Baltimore Sun Sunday

Report of armed person at game causes panic

Spectators run screaming; police unable to find suspect at Harford County field

- By Erin Cox

BEL AIR — Days after a gunman shot a congressma­n at a Virginia baseball field, the sight of a suspicious man sparked panic Saturday at a youth baseball tournament in Harford County.

Hundreds of people ran screaming from a pair of ballfields at Harford Community College, witnesses and police said, after someone shouted that a masked man at the perimeter had a gun.

More than 50 law enforcemen­t officials — including a SWAT team and a helicopter — from five different agencies descended on the tournament within minutes, but they never found a suspect.

“We’re not saying this is not real or a hoax. We’re treating it as real,” said Maj. William Davis, chief of police operations for the Harford County sheriff ’s office.
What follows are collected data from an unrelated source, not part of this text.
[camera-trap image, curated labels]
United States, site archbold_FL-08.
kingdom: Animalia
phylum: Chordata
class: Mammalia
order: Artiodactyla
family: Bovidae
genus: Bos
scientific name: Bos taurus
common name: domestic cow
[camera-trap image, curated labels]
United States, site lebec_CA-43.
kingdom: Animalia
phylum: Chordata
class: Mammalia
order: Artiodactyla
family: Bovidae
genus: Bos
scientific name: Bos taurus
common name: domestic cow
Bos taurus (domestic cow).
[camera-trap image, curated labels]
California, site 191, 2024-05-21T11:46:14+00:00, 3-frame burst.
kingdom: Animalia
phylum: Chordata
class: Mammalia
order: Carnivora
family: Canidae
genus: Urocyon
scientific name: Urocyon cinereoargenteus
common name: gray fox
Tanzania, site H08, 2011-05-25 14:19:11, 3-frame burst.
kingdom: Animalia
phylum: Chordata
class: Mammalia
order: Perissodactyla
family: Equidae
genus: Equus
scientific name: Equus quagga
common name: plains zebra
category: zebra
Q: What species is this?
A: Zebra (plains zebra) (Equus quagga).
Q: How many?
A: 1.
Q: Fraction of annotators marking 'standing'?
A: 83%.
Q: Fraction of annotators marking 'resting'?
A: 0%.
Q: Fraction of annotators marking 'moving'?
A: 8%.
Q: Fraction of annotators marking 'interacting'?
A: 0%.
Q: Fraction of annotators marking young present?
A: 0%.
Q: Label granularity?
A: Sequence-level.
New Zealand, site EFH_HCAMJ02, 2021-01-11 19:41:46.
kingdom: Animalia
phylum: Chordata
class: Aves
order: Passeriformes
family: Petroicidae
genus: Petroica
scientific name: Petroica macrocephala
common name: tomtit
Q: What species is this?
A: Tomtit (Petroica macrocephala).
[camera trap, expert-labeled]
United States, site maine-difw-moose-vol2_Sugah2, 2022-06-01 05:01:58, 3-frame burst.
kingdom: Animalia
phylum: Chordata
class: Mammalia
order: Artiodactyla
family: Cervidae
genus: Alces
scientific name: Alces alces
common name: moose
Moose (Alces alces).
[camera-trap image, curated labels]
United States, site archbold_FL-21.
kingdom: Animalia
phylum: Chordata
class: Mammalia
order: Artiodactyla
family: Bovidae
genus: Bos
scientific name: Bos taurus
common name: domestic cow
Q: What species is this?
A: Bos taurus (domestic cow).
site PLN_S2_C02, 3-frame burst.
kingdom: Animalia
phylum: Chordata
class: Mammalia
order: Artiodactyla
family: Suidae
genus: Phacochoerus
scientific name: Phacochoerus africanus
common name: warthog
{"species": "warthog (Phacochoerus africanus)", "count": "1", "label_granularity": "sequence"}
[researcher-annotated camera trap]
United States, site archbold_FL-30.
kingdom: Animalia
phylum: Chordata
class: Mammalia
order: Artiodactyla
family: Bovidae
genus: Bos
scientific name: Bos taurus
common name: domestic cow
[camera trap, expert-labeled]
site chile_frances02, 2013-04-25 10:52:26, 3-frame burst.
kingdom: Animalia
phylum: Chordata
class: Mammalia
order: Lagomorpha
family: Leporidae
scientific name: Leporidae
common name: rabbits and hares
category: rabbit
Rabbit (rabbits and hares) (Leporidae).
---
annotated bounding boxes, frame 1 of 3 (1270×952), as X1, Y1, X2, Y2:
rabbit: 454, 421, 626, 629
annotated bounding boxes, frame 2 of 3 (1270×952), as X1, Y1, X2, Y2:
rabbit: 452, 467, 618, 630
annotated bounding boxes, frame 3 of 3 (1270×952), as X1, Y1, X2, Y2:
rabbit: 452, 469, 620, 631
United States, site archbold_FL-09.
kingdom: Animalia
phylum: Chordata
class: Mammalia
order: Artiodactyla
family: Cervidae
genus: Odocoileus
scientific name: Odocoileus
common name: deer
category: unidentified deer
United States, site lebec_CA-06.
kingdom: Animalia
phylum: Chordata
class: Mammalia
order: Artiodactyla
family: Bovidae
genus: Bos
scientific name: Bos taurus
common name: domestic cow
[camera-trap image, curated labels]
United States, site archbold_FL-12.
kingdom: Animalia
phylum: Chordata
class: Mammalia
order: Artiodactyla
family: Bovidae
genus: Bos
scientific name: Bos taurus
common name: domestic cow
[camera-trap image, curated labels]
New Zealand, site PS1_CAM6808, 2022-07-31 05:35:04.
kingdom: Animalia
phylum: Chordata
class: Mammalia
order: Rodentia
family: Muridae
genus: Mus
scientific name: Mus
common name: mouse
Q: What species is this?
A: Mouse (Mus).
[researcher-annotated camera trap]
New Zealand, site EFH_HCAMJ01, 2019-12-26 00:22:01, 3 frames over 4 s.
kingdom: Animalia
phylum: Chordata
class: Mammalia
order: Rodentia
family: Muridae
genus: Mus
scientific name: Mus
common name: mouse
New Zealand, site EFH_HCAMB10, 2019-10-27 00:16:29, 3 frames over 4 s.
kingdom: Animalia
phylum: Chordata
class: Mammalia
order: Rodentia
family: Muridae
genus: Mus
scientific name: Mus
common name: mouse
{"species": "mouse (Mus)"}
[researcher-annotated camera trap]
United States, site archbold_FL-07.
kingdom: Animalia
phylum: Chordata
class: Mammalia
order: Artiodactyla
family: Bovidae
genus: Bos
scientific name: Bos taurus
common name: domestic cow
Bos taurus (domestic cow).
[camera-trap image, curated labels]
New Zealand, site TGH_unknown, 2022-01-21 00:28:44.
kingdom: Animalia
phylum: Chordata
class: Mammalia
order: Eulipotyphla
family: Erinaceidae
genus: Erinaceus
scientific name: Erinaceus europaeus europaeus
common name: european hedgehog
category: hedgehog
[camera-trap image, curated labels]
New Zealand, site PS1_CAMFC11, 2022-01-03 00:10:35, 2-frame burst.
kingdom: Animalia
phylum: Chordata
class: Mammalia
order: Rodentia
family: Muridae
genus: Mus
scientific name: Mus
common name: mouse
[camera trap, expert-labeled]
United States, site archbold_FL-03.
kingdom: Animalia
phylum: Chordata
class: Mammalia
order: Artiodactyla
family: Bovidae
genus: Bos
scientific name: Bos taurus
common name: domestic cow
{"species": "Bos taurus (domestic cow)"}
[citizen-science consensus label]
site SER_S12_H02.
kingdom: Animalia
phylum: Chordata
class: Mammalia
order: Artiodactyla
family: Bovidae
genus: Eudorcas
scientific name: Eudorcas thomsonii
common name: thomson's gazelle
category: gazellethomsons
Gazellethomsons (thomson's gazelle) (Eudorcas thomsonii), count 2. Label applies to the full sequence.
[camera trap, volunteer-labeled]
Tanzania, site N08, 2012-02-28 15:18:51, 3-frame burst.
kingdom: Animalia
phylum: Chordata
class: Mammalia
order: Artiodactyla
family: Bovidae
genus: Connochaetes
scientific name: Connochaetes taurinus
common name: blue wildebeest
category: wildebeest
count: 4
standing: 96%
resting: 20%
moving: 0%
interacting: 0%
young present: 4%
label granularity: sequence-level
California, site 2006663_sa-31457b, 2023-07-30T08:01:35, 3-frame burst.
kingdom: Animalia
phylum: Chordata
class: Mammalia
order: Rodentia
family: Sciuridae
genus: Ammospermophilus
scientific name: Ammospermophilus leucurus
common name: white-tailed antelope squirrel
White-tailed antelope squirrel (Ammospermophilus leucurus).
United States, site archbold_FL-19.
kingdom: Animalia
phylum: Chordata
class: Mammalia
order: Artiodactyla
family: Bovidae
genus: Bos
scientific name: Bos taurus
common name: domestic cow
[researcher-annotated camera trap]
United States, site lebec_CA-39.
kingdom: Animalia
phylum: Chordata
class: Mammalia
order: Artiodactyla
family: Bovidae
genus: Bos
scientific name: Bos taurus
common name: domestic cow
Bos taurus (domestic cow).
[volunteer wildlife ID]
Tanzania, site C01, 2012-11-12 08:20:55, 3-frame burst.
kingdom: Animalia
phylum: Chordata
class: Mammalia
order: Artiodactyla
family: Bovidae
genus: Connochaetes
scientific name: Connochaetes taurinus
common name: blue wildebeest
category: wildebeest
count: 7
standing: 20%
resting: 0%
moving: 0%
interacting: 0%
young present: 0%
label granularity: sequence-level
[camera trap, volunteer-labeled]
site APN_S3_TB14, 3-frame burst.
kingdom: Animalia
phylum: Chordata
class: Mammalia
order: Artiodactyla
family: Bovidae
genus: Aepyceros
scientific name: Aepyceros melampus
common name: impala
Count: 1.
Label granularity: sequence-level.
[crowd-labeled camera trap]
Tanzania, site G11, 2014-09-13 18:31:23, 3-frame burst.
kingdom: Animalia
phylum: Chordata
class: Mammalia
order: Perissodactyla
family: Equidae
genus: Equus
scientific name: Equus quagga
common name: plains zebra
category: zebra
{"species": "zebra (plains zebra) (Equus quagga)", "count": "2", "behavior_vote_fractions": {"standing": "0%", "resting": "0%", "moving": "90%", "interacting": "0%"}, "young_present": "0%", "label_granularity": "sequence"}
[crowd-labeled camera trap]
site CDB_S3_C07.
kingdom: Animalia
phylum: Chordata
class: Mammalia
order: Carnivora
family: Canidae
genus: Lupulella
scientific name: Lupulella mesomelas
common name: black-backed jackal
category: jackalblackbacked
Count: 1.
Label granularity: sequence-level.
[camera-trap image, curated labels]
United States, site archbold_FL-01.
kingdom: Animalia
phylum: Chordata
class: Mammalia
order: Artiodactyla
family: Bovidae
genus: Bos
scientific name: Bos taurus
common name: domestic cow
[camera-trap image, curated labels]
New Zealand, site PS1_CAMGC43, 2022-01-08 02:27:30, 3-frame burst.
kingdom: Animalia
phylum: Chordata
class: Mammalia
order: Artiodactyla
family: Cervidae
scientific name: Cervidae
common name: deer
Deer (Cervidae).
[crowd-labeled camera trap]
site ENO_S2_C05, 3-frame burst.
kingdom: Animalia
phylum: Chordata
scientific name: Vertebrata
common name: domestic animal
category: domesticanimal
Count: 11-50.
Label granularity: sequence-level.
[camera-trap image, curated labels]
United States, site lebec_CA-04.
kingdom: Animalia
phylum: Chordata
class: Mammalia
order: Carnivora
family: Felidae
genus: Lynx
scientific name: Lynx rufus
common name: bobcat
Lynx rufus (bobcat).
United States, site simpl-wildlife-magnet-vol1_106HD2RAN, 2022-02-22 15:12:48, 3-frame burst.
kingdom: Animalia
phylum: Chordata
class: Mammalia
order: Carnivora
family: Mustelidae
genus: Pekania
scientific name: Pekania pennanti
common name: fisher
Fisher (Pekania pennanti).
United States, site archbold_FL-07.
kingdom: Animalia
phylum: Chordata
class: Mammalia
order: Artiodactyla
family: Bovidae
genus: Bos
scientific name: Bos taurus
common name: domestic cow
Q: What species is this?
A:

Just two people reported seeing a gunman Saturday afternoon, but they gave authoritie­s vague and differing descriptio­ns, he said. Only one person recalled seeing a gun. Deputies interviewe­d more than 60 people at the scene, he said.

After searching campus buildings and the area near the Harford Sports Complex at the community college for two hours, police declared an all-clear, and one of the two baseball games resumed.

“It was chaos,” said Joey Mosley, who was selling tournament tickets for the Dynamic Baseball league. Two games were underway at 2 p.m., and two others were set to start soon, which he said meant roughly eight teams of players, coaches and families were at the complex at the time.

“Everybody from these games came flying through here,” Mosley said. “Everyone was yelling, ‘He’s got a gun! He’s got a gun!’ ”

Officials said one woman hurt her wrist falling as people ran from the ball fields.

To some, the incident recalled the Wednesday morning attack on Republican lawmakers practicing softball in Alexandria, Va., when a gunman opened fire and wounded four people before being shot to death by authoritie­s.

“People are probably still on edge,” Mosley said. “This was on their minds. That was at a baseball field, too.”

Mosley, who lives in North Carolina, works for one of the organizati­ons holding regional tournament­s at the field Saturday – leagues for boys ages 13 through 18.

John Hill was watching his 16-year-old grandson play left field when he heard the shouting.

“It was kind of hard to believe at first. A gun? On a ball field? And then I saw about 40 people coming this way. I didn’t wait to find out if it was true,” he said.

Harford County Sheriff Major John “Jack” Simpson said Wednesday’s shooting of Rep. Steve Scalise near D.C. did not affect how the agency responded to Saturday’s report of a gunman. In fact, he said, the agency had done a tabletop, simulated drill on a similar active-shooter situation just on Tuesday.

He attributed the panic Saturday more to the general reality of the world than a reaction to the shooting last week. He said that people responded just as they should.